Brief Puerto Rican Autonomy
In the late 1800s, the desire for independence from the Spanish crown boiled over in Puerto Rico. While the rebellion was quickly suppressed by the Spanish soldiers in San Juan, outbursts and uprisings erupted throughout the island, which led the Spanish crown to grant autonomy to government in the island. This change opened trade channels with other European colonies and the United States.
Becoming a US Territory
The autonomous government granted by Spain didn’t last long. After the Spanish-American war ended in 1898, Puerto Rico and Guam were ceded to the United States as part of the terms of the Treaty of Paris, and Puerto Rico maintains its provincial status to this day.
With Puerto Rico’s colonial state came several changes – mainly in currency, government, and education – with civil rights and political status being decided by U.S Congress, a power it still holds more than a century later. During the first three decades of its rule over Puerto Rico, the U.S. Congress approved a new Puerto Rican Constitution that made the island an autonomous U.S. commonwealth while the islanders retained full American citizenship.

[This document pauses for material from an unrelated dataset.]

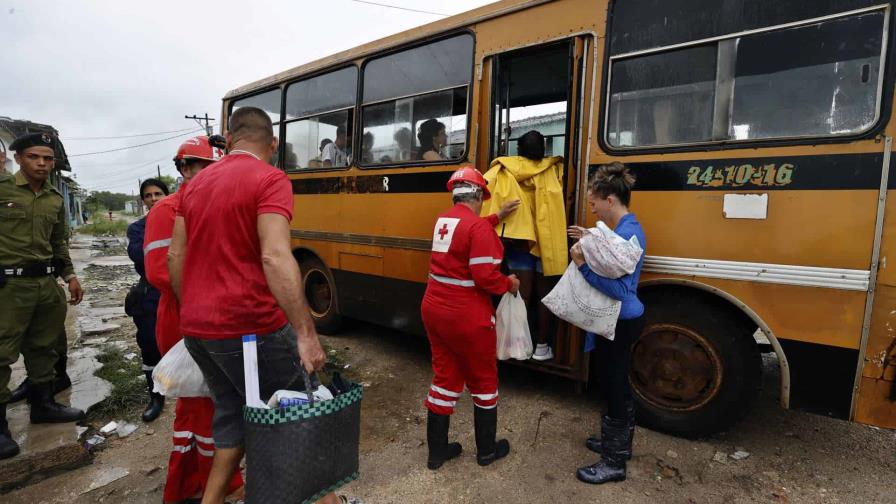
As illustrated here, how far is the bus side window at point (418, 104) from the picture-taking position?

Even after becoming a U.S. territory, Puerto Ricans take pride in preserving much of the island’s indigenous traditions. Many of them can be appreciated in visits to the National Historic Site in San Juan, where you’ll learn more about the history of the discovery of the island; the Cruceta del Vigía, a watch post that sits at the top of a hill in the town of Ponce built by the Spaniards in 1801; and the Cabo Rojo lighthouse, a beautiful 1882 structure on the southwest of Puerto Rico that overlooks the whole natural reserve. These are just a few of the many historic sites you’ll discover while traveling around the island.